___ Dataset content
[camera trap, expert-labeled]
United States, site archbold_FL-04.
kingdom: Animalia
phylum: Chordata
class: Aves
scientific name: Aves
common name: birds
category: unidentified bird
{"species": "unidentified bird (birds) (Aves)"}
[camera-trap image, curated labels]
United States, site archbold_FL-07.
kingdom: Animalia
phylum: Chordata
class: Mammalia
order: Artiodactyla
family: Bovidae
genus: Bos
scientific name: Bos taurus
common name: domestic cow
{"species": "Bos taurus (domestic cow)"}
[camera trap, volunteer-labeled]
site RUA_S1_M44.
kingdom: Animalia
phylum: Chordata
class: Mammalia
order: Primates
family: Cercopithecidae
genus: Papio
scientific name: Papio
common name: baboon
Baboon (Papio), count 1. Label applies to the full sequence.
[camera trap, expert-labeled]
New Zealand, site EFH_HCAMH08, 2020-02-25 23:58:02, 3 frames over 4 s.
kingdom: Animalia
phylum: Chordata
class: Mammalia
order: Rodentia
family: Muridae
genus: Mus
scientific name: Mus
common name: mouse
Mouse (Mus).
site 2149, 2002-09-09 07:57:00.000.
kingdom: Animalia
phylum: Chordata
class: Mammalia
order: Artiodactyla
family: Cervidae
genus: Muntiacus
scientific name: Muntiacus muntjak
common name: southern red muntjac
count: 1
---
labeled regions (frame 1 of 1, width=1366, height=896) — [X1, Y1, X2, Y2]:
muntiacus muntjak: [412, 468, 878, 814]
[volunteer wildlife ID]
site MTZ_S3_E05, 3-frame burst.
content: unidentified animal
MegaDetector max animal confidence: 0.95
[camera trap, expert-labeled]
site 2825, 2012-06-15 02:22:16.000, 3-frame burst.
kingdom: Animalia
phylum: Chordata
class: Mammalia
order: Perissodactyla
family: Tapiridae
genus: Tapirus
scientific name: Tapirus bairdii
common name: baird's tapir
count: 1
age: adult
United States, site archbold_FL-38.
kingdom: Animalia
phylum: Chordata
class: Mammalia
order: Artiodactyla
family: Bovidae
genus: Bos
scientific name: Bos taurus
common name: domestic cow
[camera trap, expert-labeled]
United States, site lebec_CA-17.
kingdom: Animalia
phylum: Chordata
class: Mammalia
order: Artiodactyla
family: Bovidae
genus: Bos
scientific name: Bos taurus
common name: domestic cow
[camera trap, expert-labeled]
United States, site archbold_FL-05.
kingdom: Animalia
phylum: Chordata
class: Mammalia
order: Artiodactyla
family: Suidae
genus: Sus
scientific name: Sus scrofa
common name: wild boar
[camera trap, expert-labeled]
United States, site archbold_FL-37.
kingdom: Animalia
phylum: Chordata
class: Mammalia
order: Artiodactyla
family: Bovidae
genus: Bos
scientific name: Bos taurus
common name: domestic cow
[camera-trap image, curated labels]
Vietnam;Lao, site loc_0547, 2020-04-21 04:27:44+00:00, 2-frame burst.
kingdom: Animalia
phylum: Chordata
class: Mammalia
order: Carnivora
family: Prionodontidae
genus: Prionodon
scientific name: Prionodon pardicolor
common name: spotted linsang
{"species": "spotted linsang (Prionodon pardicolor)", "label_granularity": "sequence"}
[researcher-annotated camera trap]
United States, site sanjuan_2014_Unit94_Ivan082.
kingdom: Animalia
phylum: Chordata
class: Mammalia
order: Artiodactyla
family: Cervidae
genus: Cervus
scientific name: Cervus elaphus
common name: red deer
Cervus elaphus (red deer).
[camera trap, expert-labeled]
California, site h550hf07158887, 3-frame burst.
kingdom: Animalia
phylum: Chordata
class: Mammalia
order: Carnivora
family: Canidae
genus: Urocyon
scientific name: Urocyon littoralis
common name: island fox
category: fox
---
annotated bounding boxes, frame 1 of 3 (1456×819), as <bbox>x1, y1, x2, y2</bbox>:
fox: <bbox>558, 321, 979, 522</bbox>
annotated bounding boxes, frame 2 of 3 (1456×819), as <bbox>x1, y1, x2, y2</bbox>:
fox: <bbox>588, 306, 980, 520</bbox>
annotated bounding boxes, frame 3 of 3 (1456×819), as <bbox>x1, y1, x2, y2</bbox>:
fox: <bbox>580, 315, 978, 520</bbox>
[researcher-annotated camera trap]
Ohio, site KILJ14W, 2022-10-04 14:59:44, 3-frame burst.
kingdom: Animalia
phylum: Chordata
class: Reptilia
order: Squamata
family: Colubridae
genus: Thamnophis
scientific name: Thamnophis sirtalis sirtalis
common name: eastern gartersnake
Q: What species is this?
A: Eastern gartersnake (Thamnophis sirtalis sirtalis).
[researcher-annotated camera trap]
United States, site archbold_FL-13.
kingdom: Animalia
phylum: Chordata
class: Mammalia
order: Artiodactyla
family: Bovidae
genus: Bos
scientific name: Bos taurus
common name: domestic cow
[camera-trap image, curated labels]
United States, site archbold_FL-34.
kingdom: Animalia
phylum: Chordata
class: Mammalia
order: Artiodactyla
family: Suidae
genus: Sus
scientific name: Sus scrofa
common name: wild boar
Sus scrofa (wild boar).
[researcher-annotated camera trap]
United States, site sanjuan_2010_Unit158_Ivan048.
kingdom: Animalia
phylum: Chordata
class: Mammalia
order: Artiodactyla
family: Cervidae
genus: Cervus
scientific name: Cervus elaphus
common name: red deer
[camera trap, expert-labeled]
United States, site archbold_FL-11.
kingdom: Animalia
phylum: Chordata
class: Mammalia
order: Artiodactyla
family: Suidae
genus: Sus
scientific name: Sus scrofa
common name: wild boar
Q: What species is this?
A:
______
What needs to be done: Give back the data above, repeating every record exactly.

Answer:
[camera trap, expert-labeled]
United States, site archbold_FL-04.
kingdom: Animalia
phylum: Chordata
class: Aves
scientific name: Aves
common name: birds
category: unidentified bird
{"species": "unidentified bird (birds) (Aves)"}
[camera-trap image, curated labels]
United States, site archbold_FL-07.
kingdom: Animalia
phylum: Chordata
class: Mammalia
order: Artiodactyla
family: Bovidae
genus: Bos
scientific name: Bos taurus
common name: domestic cow
{"species": "Bos taurus (domestic cow)"}
[camera trap, volunteer-labeled]
site RUA_S1_M44.
kingdom: Animalia
phylum: Chordata
class: Mammalia
order: Primates
family: Cercopithecidae
genus: Papio
scientific name: Papio
common name: baboon
Baboon (Papio), count 1. Label applies to the full sequence.
[camera trap, expert-labeled]
New Zealand, site EFH_HCAMH08, 2020-02-25 23:58:02, 3 frames over 4 s.
kingdom: Animalia
phylum: Chordata
class: Mammalia
order: Rodentia
family: Muridae
genus: Mus
scientific name: Mus
common name: mouse
Mouse (Mus).
site 2149, 2002-09-09 07:57:00.000.
kingdom: Animalia
phylum: Chordata
class: Mammalia
order: Artiodactyla
family: Cervidae
genus: Muntiacus
scientific name: Muntiacus muntjak
common name: southern red muntjac
count: 1
---
labeled regions (frame 1 of 1, width=1366, height=896) — [X1, Y1, X2, Y2]:
muntiacus muntjak: [412, 468, 878, 814]
[volunteer wildlife ID]
site MTZ_S3_E05, 3-frame burst.
content: unidentified animal
MegaDetector max animal confidence: 0.95
[camera trap, expert-labeled]
site 2825, 2012-06-15 02:22:16.000, 3-frame burst.
kingdom: Animalia
phylum: Chordata
class: Mammalia
order: Perissodactyla
family: Tapiridae
genus: Tapirus
scientific name: Tapirus bairdii
common name: baird's tapir
count: 1
age: adult
United States, site archbold_FL-38.
kingdom: Animalia
phylum: Chordata
class: Mammalia
order: Artiodactyla
family: Bovidae
genus: Bos
scientific name: Bos taurus
common name: domestic cow
[camera trap, expert-labeled]
United States, site lebec_CA-17.
kingdom: Animalia
phylum: Chordata
class: Mammalia
order: Artiodactyla
family: Bovidae
genus: Bos
scientific name: Bos taurus
common name: domestic cow
[camera trap, expert-labeled]
United States, site archbold_FL-05.
kingdom: Animalia
phylum: Chordata
class: Mammalia
order: Artiodactyla
family: Suidae
genus: Sus
scientific name: Sus scrofa
common name: wild boar
[camera trap, expert-labeled]
United States, site archbold_FL-37.
kingdom: Animalia
phylum: Chordata
class: Mammalia
order: Artiodactyla
family: Bovidae
genus: Bos
scientific name: Bos taurus
common name: domestic cow
[camera-trap image, curated labels]
Vietnam;Lao, site loc_0547, 2020-04-21 04:27:44+00:00, 2-frame burst.
kingdom: Animalia
phylum: Chordata
class: Mammalia
order: Carnivora
family: Prionodontidae
genus: Prionodon
scientific name: Prionodon pardicolor
common name: spotted linsang
{"species": "spotted linsang (Prionodon pardicolor)", "label_granularity": "sequence"}
[researcher-annotated camera trap]
United States, site sanjuan_2014_Unit94_Ivan082.
kingdom: Animalia
phylum: Chordata
class: Mammalia
order: Artiodactyla
family: Cervidae
genus: Cervus
scientific name: Cervus elaphus
common name: red deer
Cervus elaphus (red deer).
[camera trap, expert-labeled]
California, site h550hf07158887, 3-frame burst.
kingdom: Animalia
phylum: Chordata
class: Mammalia
order: Carnivora
family: Canidae
genus: Urocyon
scientific name: Urocyon littoralis
common name: island fox
category: fox
---
annotated bounding boxes, frame 1 of 3 (1456×819), as <bbox>x1, y1, x2, y2</bbox>:
fox: <bbox>558, 321, 979, 522</bbox>
annotated bounding boxes, frame 2 of 3 (1456×819), as <bbox>x1, y1, x2, y2</bbox>:
fox: <bbox>588, 306, 980, 520</bbox>
annotated bounding boxes, frame 3 of 3 (1456×819), as <bbox>x1, y1, x2, y2</bbox>:
fox: <bbox>580, 315, 978, 520</bbox>
[researcher-annotated camera trap]
Ohio, site KILJ14W, 2022-10-04 14:59:44, 3-frame burst.
kingdom: Animalia
phylum: Chordata
class: Reptilia
order: Squamata
family: Colubridae
genus: Thamnophis
scientific name: Thamnophis sirtalis sirtalis
common name: eastern gartersnake
Q: What species is this?
A: Eastern gartersnake (Thamnophis sirtalis sirtalis).
[researcher-annotated camera trap]
United States, site archbold_FL-13.
kingdom: Animalia
phylum: Chordata
class: Mammalia
order: Artiodactyla
family: Bovidae
genus: Bos
scientific name: Bos taurus
common name: domestic cow
[camera-trap image, curated labels]
United States, site archbold_FL-34.
kingdom: Animalia
phylum: Chordata
class: Mammalia
order: Artiodactyla
family: Suidae
genus: Sus
scientific name: Sus scrofa
common name: wild boar
Sus scrofa (wild boar).
[researcher-annotated camera trap]
United States, site sanjuan_2010_Unit158_Ivan048.
kingdom: Animalia
phylum: Chordata
class: Mammalia
order: Artiodactyla
family: Cervidae
genus: Cervus
scientific name: Cervus elaphus
common name: red deer
[camera trap, expert-labeled]
United States, site archbold_FL-11.
kingdom: Animalia
phylum: Chordata
class: Mammalia
order: Artiodactyla
family: Suidae
genus: Sus
scientific name: Sus scrofa
common name: wild boar
Q: What species is this?
A:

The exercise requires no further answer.